Pela AGI, a pesquisadora coordena vários projetos com universidades e centros de pesquisa franceses e de outros países. Quando postulou uma vaga na indústria, Ana Cristina também foi aprovada em primeiro lugar no concorridíssimo concurso nacional para professor universitário na França. As novas tecnologias que forem desenvolvidas no ambiente da cátedra na Unicamp também atenderão às demandas da Helibras, empresa controlada pela Airbus Helicopters, especialmente para o projeto de desenvolvimento do helicóptero 100% nacional.

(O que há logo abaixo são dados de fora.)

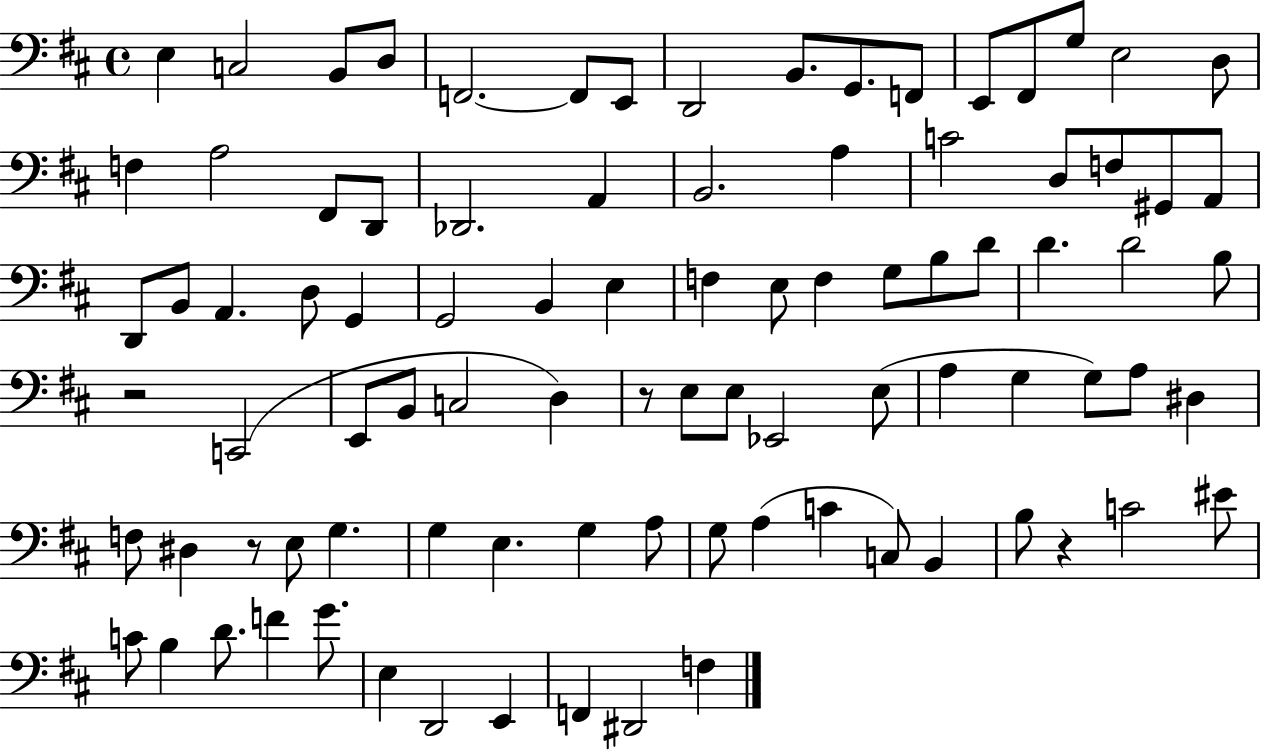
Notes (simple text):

E3/q C3/h B2/e D3/e F2/h. F2/e E2/e D2/h B2/e. G2/e. F2/e E2/e F#2/e G3/e E3/h D3/e F3/q A3/h F#2/e D2/e Db2/h. A2/q B2/h. A3/q C4/h D3/e F3/e G#2/e A2/e D2/e B2/e A2/q. D3/e G2/q G2/h B2/q E3/q F3/q E3/e F3/q G3/e B3/e D4/e D4/q. D4/h B3/e R/h C2/h E2/e B2/e C3/h D3/q R/e E3/e E3/e Eb2/h E3/e A3/q G3/q G3/e A3/e D#3/q F3/e D#3/q R/e E3/e G3/q. G3/q E3/q. G3/q A3/e G3/e A3/q C4/q C3/e B2/q B3/e R/q C4/h EIS4/e C4/e B3/q D4/e. F4/q G4/e. E3/q D2/h E2/q F2/q D#2/h F3/q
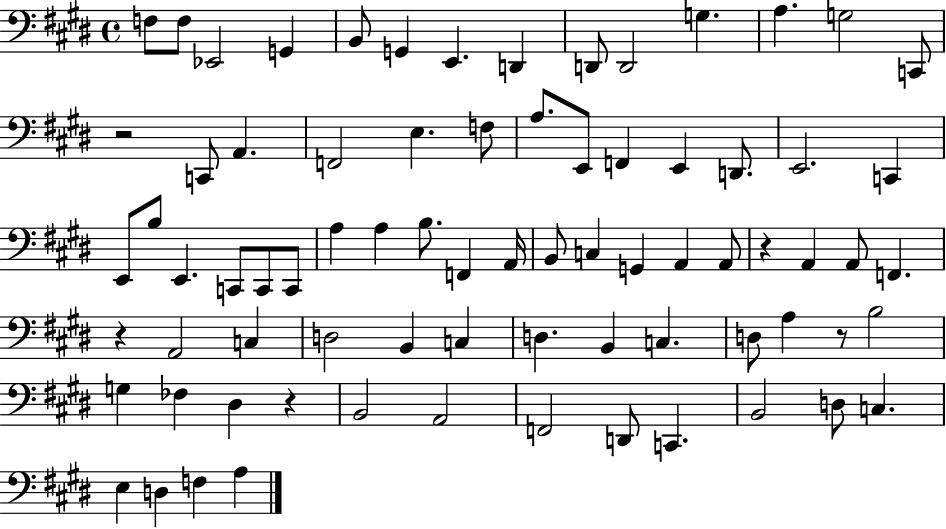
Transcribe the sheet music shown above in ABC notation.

X:1
T:Untitled
M:4/4
L:1/4
K:E
F,/2 F,/2 _E,,2 G,, B,,/2 G,, E,, D,, D,,/2 D,,2 G, A, G,2 C,,/2 z2 C,,/2 A,, F,,2 E, F,/2 A,/2 E,,/2 F,, E,, D,,/2 E,,2 C,, E,,/2 B,/2 E,, C,,/2 C,,/2 C,,/2 A, A, B,/2 F,, A,,/4 B,,/2 C, G,, A,, A,,/2 z A,, A,,/2 F,, z A,,2 C, D,2 B,, C, D, B,, C, D,/2 A, z/2 B,2 G, _F, ^D, z B,,2 A,,2 F,,2 D,,/2 C,, B,,2 D,/2 C, E, D, F, A,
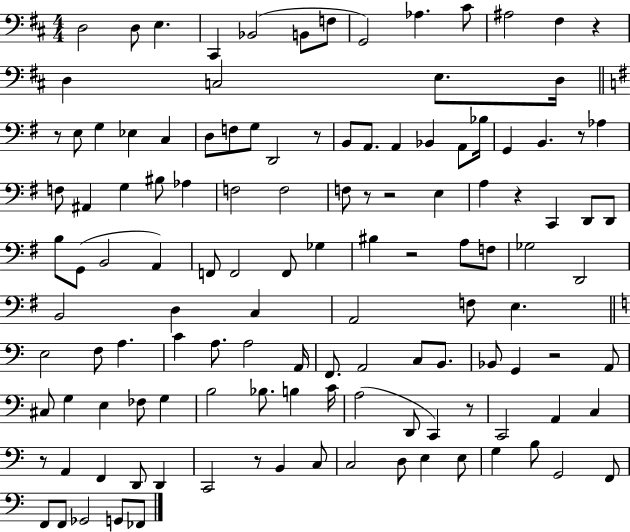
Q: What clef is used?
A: bass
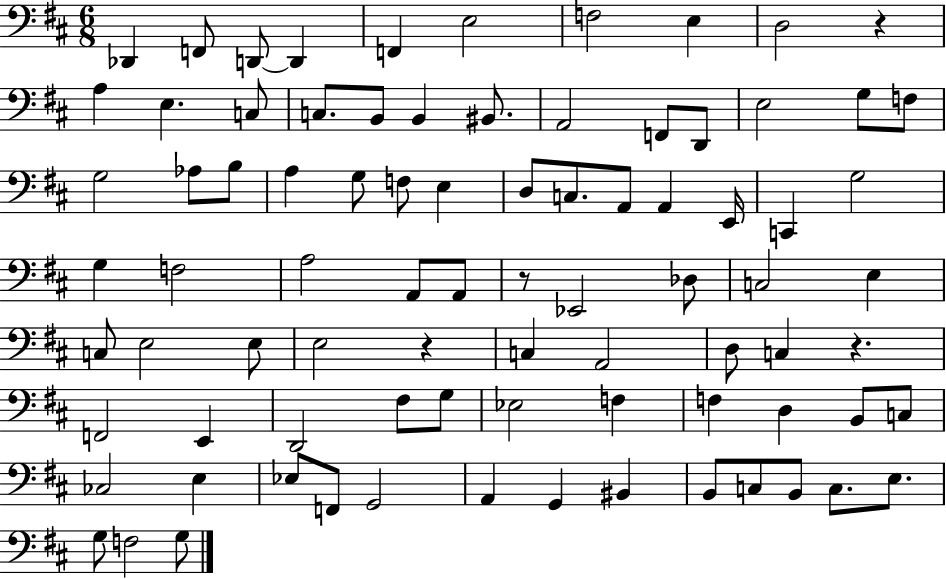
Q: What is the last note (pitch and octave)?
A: G3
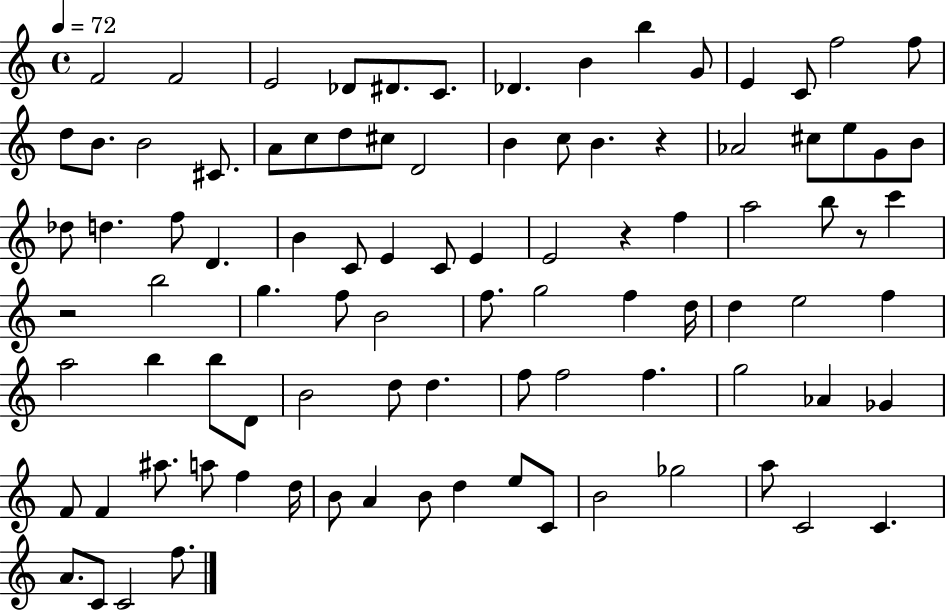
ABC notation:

X:1
T:Untitled
M:4/4
L:1/4
K:C
F2 F2 E2 _D/2 ^D/2 C/2 _D B b G/2 E C/2 f2 f/2 d/2 B/2 B2 ^C/2 A/2 c/2 d/2 ^c/2 D2 B c/2 B z _A2 ^c/2 e/2 G/2 B/2 _d/2 d f/2 D B C/2 E C/2 E E2 z f a2 b/2 z/2 c' z2 b2 g f/2 B2 f/2 g2 f d/4 d e2 f a2 b b/2 D/2 B2 d/2 d f/2 f2 f g2 _A _G F/2 F ^a/2 a/2 f d/4 B/2 A B/2 d e/2 C/2 B2 _g2 a/2 C2 C A/2 C/2 C2 f/2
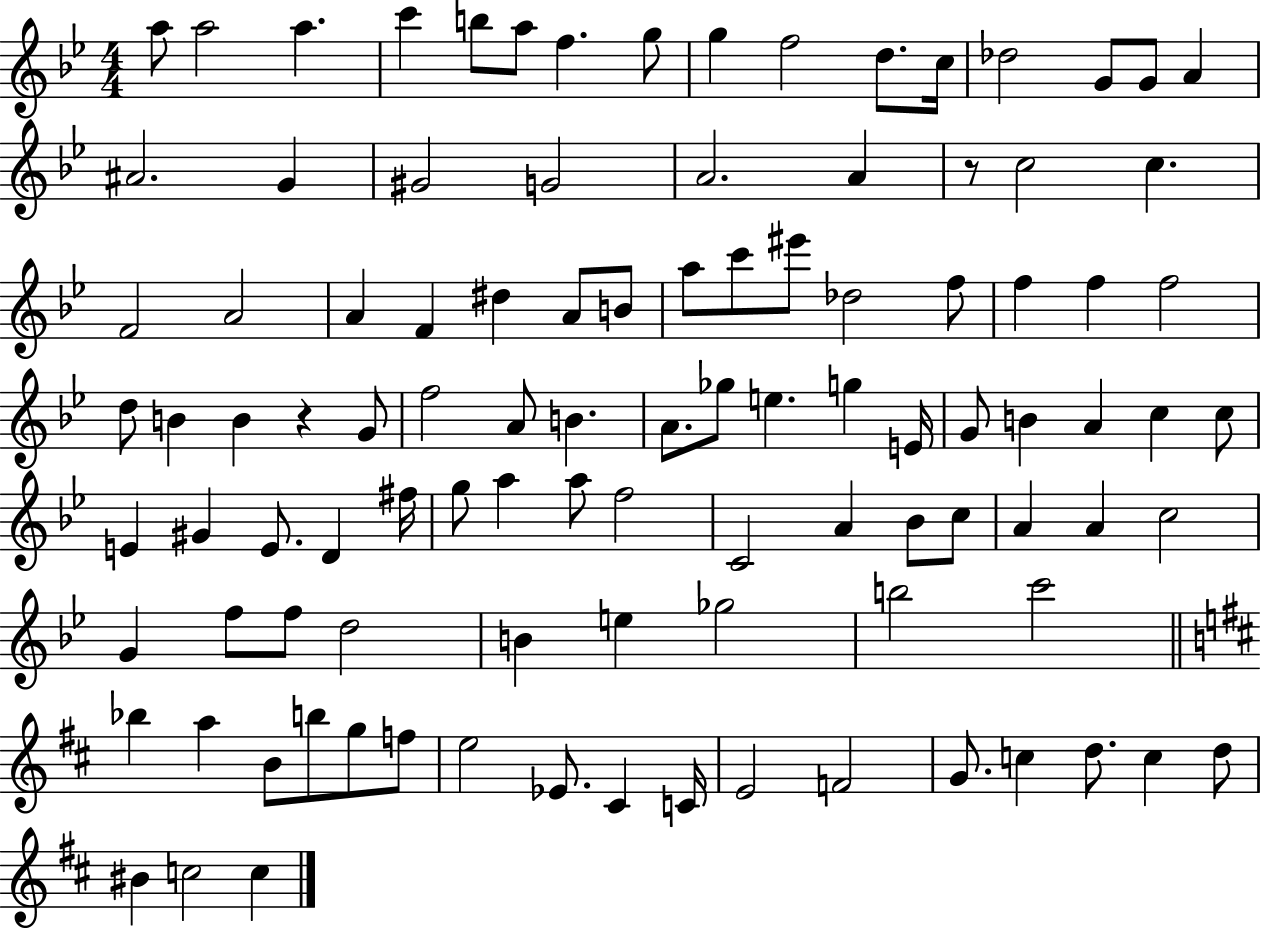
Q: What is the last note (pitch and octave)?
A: C5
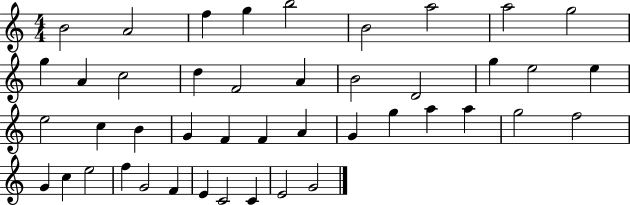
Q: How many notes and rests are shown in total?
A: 44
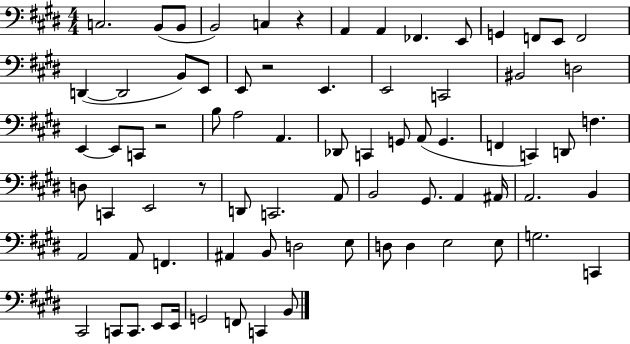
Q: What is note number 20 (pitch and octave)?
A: E2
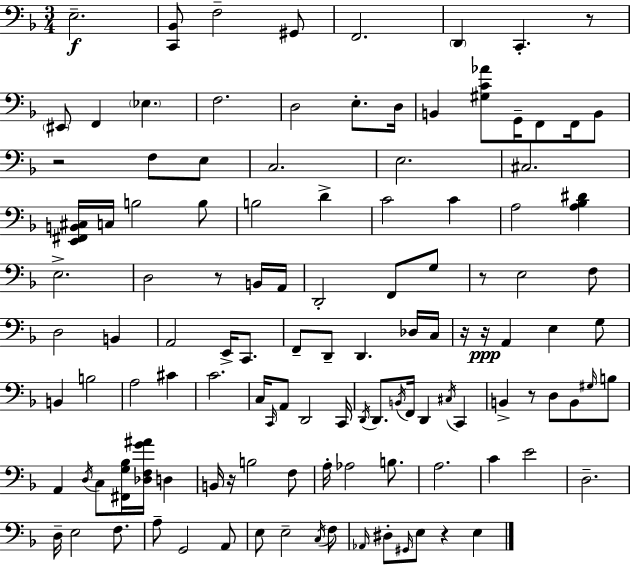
{
  \clef bass
  \numericTimeSignature
  \time 3/4
  \key f \major
  e2.--\f | <c, bes,>8 f2-- gis,8 | f,2. | \parenthesize d,4 c,4.-. r8 | \break \parenthesize eis,8 f,4 \parenthesize ees4. | f2. | d2 e8.-. d16 | b,4 <gis c' aes'>8 g,16-- f,8 f,16 b,8 | \break r2 f8 e8 | c2. | e2. | cis2. | \break <e, fis, b, cis>16 c16 b2 b8 | b2 d'4-> | c'2 c'4 | a2 <a bes dis'>4 | \break e2.-> | d2 r8 b,16 a,16 | d,2-. f,8 g8 | r8 e2 f8 | \break d2 b,4 | a,2 e,16-> c,8. | f,8-- d,8-- d,4. des16 c16 | r16 r16\ppp a,4 e4 g8 | \break b,4 b2 | a2 cis'4 | c'2. | c16 \grace { c,16 } a,8 d,2 | \break c,16 \acciaccatura { d,16 } d,8. \acciaccatura { b,16 } f,16 d,4 \acciaccatura { cis16 } | c,4 b,4-> r8 d8 | b,8 \grace { gis16 } b8 a,4 \acciaccatura { d16 } c8 | <fis, g bes>16 <des f g' ais'>16 d4 b,16 r16 b2 | \break f8 a16-. aes2 | b8. a2. | c'4 e'2 | d2.-- | \break d16-- e2 | f8. a8-- g,2 | a,8 e8 e2-- | \acciaccatura { c16 } f8 \grace { aes,16 } dis8-. \grace { gis,16 } e8 | \break r4 e4 \bar "|."
}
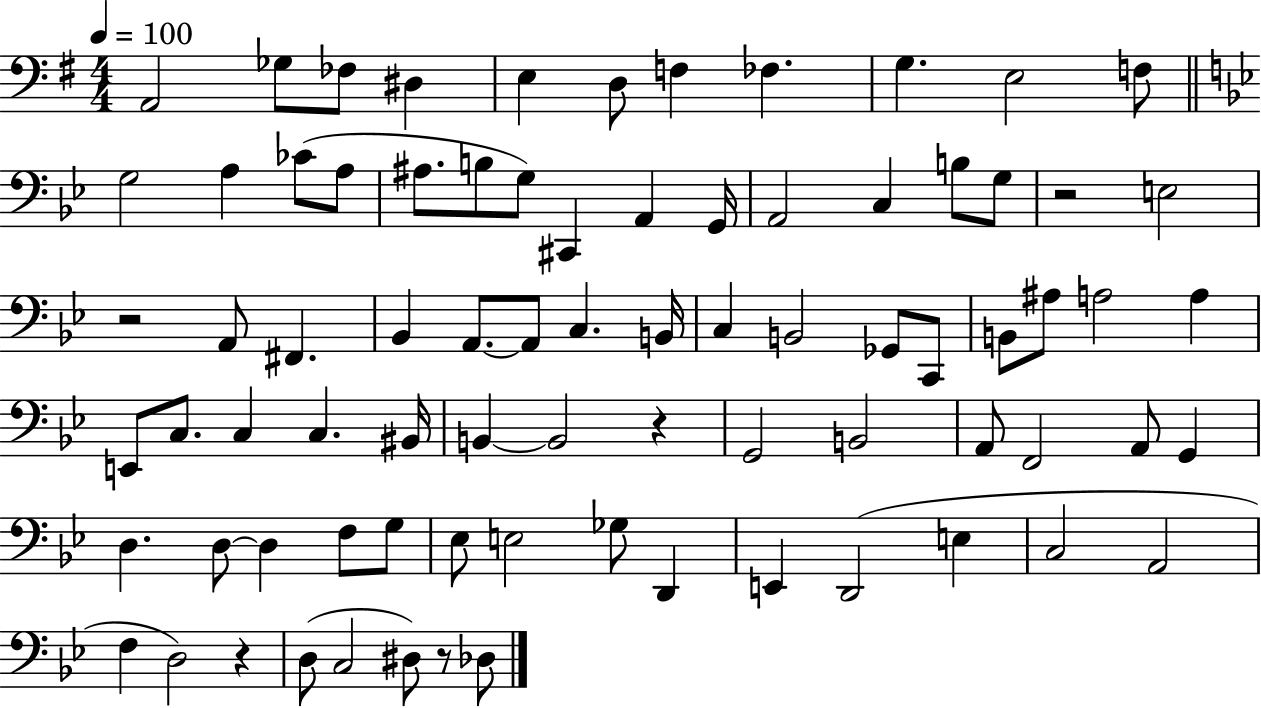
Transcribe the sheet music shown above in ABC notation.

X:1
T:Untitled
M:4/4
L:1/4
K:G
A,,2 _G,/2 _F,/2 ^D, E, D,/2 F, _F, G, E,2 F,/2 G,2 A, _C/2 A,/2 ^A,/2 B,/2 G,/2 ^C,, A,, G,,/4 A,,2 C, B,/2 G,/2 z2 E,2 z2 A,,/2 ^F,, _B,, A,,/2 A,,/2 C, B,,/4 C, B,,2 _G,,/2 C,,/2 B,,/2 ^A,/2 A,2 A, E,,/2 C,/2 C, C, ^B,,/4 B,, B,,2 z G,,2 B,,2 A,,/2 F,,2 A,,/2 G,, D, D,/2 D, F,/2 G,/2 _E,/2 E,2 _G,/2 D,, E,, D,,2 E, C,2 A,,2 F, D,2 z D,/2 C,2 ^D,/2 z/2 _D,/2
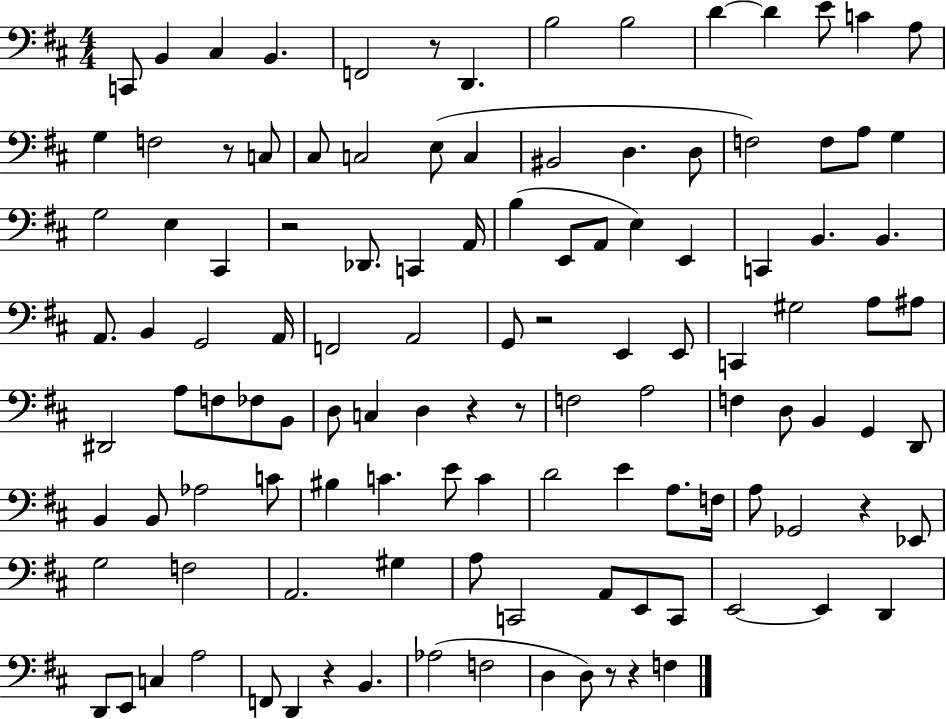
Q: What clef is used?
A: bass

A Airbus Group Innovations, segundo Gallard, tem a missão de apoiar o desenvolvimento das divisões do grupo no mundo. No Brasil, além da Helibras, a Airbus controla a empresa Equatorial Sistemas, adquirida em 1996. A empresa desenvolve sistemas tecnológicos para a área espacial, de defesa e segurança, e fornece equipamentos e componentes eletrônicos para diferentes tipos de missão. A entrevista de Ana ao Valor termina com a chegada do presidente e fundador da Equatorial, César Ghizoni, que veio buscá-la para uma reunião na qual será discutida a proposta de um novo projeto para o programa espacial brasileiro. “A ideia é desenvolver uma capacidade no Brasil para qualificar componentes de uso espacial complexos, como microprocessadores e memórias, que são bastante afetados pelas partículas de alta energia da atmosfera”, disse Ghizoni. A área, segundo ele, ainda é um gargalo tecnológico para o Brasil. “Queremos desenvolver essa capacidade no país em parceria com as universidades e institutos de pesquisa como o IEAv (Instituto de Estudos Avançados), do DCTA (Departamento de Ciência e Tecnologia Aeroespacial)”, disse o executivo.